The planning approach will be a participatory process with extensive internal and external review, input and plan formulation. It will be designed to build a common vision and framework for strategic action in the realization of Cleveland Metroparks mission through the next decade, i.e. 2020. The process will be organized around a series of progressive steps that move through a refinement process of inquiry, discovery, understanding, evaluation, imagining, response and plan identification. Recognizing the complexities, dynamic qualities and interdependencies of a regional, highly urbanized open space system, the planning process is intended to result in a framework for supporting decision making. Plan recommendations will be developed as guidelines for future, system wide strategies with specific recommendations for individual reservations as Reservation Concept Value Plans.
The basic steps of the planning process include:
- Establishment of plan objectives and context
- Inventory and analysis of existing conditions (market, facilities, natural resources, etc.)
- Evaluation of issues and trends
- Identification of strategic commitments
- Preparation of reservation “Concept Value Plans”
- Plan monitoring and adaptive management
Cleveland Metroparks will integrate community involvement into the planning process as a means to gain input relative to public needs/interests, issues/concerns, values and perceptions relative to the park district. To ensure appropriate involvement a variety of mechanisms will be utilized including:
The planning process was initiated in 2010 with internal mapping and data collection. Park staff, organized into reservation planning teams reviewed the current conditions of the reservations and the facilities. A user and non-user assessment was initiated with an anticipated completion in 2011. The survey will include 4,500 individual interviews and additional 1500 telephone interviews. The survey work is consistent with previous surveys conducted over the past 30 years and will consequently enable a valuable evaluation of trends and shifts in utilization patterns.

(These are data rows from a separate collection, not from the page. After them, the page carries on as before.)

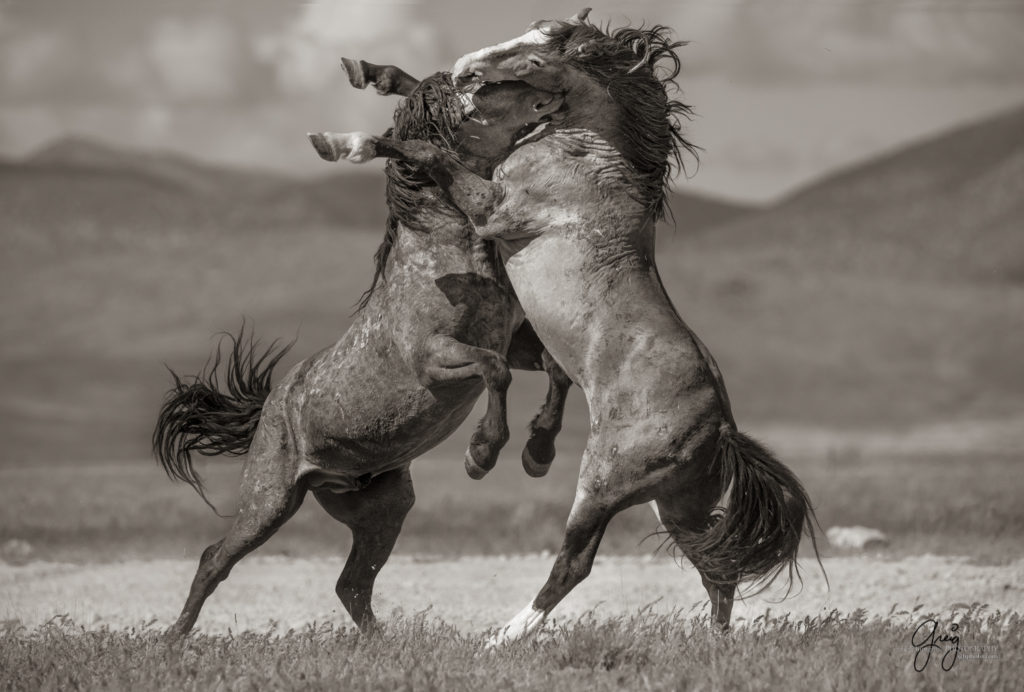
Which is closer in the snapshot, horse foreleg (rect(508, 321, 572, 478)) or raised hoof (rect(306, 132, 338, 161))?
raised hoof (rect(306, 132, 338, 161))

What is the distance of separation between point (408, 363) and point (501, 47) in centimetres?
177

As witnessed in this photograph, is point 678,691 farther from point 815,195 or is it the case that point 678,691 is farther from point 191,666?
point 815,195

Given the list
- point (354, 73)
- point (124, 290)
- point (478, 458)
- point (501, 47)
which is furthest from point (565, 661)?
point (124, 290)

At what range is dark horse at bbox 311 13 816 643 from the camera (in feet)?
22.3

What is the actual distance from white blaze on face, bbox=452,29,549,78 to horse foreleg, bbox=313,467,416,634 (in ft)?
8.21

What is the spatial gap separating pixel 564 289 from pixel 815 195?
85.1 m

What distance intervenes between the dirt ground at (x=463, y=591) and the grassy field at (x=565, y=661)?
5.88ft

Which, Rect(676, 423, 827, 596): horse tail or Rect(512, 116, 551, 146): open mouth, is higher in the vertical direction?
Rect(512, 116, 551, 146): open mouth

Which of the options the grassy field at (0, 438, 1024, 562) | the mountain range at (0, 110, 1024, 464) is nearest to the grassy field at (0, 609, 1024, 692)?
the grassy field at (0, 438, 1024, 562)

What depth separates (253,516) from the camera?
8219 millimetres

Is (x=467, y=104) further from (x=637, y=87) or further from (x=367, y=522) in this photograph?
(x=367, y=522)

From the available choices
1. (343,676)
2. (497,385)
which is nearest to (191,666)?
(343,676)

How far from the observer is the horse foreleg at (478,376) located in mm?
7309

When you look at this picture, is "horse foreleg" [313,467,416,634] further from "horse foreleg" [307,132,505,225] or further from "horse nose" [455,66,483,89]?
"horse nose" [455,66,483,89]
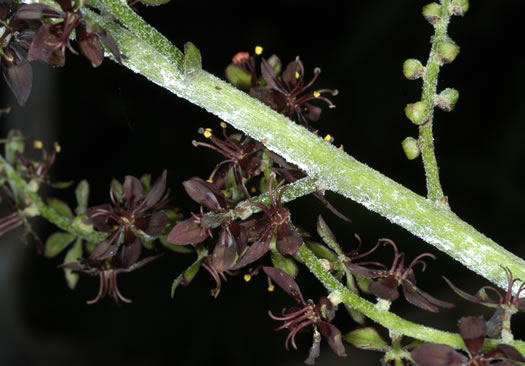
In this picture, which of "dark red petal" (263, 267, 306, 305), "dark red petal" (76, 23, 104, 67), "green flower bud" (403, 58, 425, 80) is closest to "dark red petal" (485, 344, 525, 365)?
"dark red petal" (263, 267, 306, 305)

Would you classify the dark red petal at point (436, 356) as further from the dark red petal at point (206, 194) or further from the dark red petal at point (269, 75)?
the dark red petal at point (269, 75)

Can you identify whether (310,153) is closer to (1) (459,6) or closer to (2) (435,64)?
(2) (435,64)

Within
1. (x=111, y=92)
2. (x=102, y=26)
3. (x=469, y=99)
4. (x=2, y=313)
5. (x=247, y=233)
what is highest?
(x=469, y=99)

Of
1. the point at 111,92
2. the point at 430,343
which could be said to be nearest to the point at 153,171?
the point at 111,92

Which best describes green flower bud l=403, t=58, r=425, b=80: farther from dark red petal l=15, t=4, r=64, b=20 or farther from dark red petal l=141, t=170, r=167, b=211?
dark red petal l=15, t=4, r=64, b=20

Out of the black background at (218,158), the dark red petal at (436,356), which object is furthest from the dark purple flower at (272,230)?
the black background at (218,158)

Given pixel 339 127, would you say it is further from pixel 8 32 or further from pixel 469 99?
pixel 8 32
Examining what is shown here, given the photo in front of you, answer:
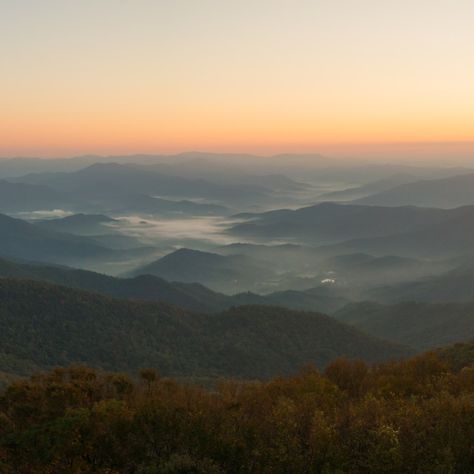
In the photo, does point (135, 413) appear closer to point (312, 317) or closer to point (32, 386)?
point (32, 386)

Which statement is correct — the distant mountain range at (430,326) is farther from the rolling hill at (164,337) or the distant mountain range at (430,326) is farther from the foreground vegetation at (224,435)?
the foreground vegetation at (224,435)

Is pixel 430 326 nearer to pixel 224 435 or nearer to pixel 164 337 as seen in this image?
pixel 164 337

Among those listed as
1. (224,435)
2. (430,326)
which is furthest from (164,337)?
(224,435)

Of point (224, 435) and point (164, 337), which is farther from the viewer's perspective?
point (164, 337)

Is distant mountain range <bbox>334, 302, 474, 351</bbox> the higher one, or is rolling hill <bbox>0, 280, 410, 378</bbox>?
rolling hill <bbox>0, 280, 410, 378</bbox>

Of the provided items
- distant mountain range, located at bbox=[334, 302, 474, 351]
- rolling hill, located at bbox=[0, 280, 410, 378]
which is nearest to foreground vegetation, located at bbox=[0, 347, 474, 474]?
rolling hill, located at bbox=[0, 280, 410, 378]

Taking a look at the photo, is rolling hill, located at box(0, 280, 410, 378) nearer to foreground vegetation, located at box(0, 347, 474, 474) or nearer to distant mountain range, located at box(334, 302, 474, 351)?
distant mountain range, located at box(334, 302, 474, 351)

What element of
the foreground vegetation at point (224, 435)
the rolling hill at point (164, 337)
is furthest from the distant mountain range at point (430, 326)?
the foreground vegetation at point (224, 435)

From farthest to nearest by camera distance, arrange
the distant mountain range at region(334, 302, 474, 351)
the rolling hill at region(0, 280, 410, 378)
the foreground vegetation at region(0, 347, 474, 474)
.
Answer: the distant mountain range at region(334, 302, 474, 351), the rolling hill at region(0, 280, 410, 378), the foreground vegetation at region(0, 347, 474, 474)
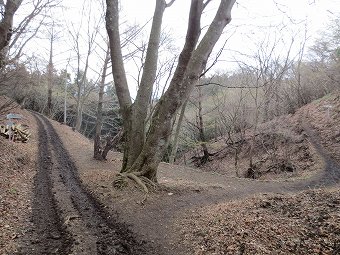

A “strategic vision” component of the plan is being developed in 2011 utilizing extensive community input and outside consultants. The consultants will provide expertise in large scale environmental planning, water front recreation and conservation, park operations and management, and “place making” with parks as a public health and wellness investment. Interviews with community leaders, community forums and the user/non-user survey will be the primary means of gathering public input. The “Strategic Vision” component of the Centennial Plan is anticipated to be completed by the end of 2011.
During 2012, the “Strategic vision” will be used to inform the refinement of Reservation Concept Value Plans and include specific facility and site improvement recommendations for each of the reservations.